* **EXERCISE OBJECTIVE**
Copy out these lines, substituting "dark leather glove" for every "black glove" and leaving all else unchanged.

* **DATA RECORDS**
* begin *
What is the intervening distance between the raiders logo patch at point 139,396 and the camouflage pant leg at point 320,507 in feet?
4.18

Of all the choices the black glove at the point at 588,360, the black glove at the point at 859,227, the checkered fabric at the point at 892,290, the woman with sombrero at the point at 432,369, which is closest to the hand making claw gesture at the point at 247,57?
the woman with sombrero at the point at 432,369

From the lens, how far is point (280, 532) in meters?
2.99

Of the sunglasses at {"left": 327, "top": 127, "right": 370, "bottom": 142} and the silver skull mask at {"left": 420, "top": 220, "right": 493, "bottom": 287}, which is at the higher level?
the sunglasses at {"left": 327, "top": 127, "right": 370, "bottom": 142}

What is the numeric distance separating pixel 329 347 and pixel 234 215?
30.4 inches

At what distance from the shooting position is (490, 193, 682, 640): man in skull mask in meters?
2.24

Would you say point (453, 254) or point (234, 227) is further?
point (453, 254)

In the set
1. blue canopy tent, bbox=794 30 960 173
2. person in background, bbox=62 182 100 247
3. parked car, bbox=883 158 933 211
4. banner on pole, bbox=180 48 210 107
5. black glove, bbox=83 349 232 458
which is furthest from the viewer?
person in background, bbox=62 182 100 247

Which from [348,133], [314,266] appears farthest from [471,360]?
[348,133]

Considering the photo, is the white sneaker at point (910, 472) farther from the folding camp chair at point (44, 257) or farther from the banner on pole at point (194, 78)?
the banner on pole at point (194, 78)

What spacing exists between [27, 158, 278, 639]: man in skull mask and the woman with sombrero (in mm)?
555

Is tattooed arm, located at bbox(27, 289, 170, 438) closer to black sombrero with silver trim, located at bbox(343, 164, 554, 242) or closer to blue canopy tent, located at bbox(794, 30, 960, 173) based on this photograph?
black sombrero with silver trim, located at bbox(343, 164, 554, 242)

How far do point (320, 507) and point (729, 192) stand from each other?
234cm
* end *
* **WRITTEN ANSWER**
What is the intervening distance between the raiders logo patch at point 139,396 and the camouflage pant leg at point 320,507 in feet?
4.18

Of all the choices the dark leather glove at the point at 588,360, the dark leather glove at the point at 859,227, the checkered fabric at the point at 892,290, the woman with sombrero at the point at 432,369, which is closest to the hand making claw gesture at the point at 247,57?
the woman with sombrero at the point at 432,369

From the lens, how far is point (280, 532) in meters?
2.99

Of the sunglasses at {"left": 327, "top": 127, "right": 370, "bottom": 142} and the silver skull mask at {"left": 420, "top": 220, "right": 493, "bottom": 287}, which is at the higher level?
the sunglasses at {"left": 327, "top": 127, "right": 370, "bottom": 142}

What is the numeric distance separating pixel 329 347 and pixel 234 215?
30.4 inches

At what distance from the shooting position is (490, 193, 682, 640): man in skull mask in meters?
2.24

Would you say point (453, 254) or point (234, 227) is further?
point (453, 254)

In the set
1. blue canopy tent, bbox=794 30 960 173
2. person in background, bbox=62 182 100 247
3. parked car, bbox=883 158 933 211
4. banner on pole, bbox=180 48 210 107
5. dark leather glove, bbox=83 349 232 458
which is furthest from the viewer?
person in background, bbox=62 182 100 247

Which from [348,133], [314,266] appears farthest from [471,360]?
[348,133]

Considering the photo, is the white sneaker at point (910, 472) farther from the folding camp chair at point (44, 257) or farther from the banner on pole at point (194, 78)?
the banner on pole at point (194, 78)

What spacing exists between [27, 158, 278, 639]: man in skull mask and the woman with sombrero (in mm)?
555

Is tattooed arm, located at bbox(27, 289, 170, 438) closer to black sombrero with silver trim, located at bbox(343, 164, 554, 242) or closer to blue canopy tent, located at bbox(794, 30, 960, 173) based on this photograph?
black sombrero with silver trim, located at bbox(343, 164, 554, 242)

How far do point (320, 507) and point (729, 192) stand from each other?
234cm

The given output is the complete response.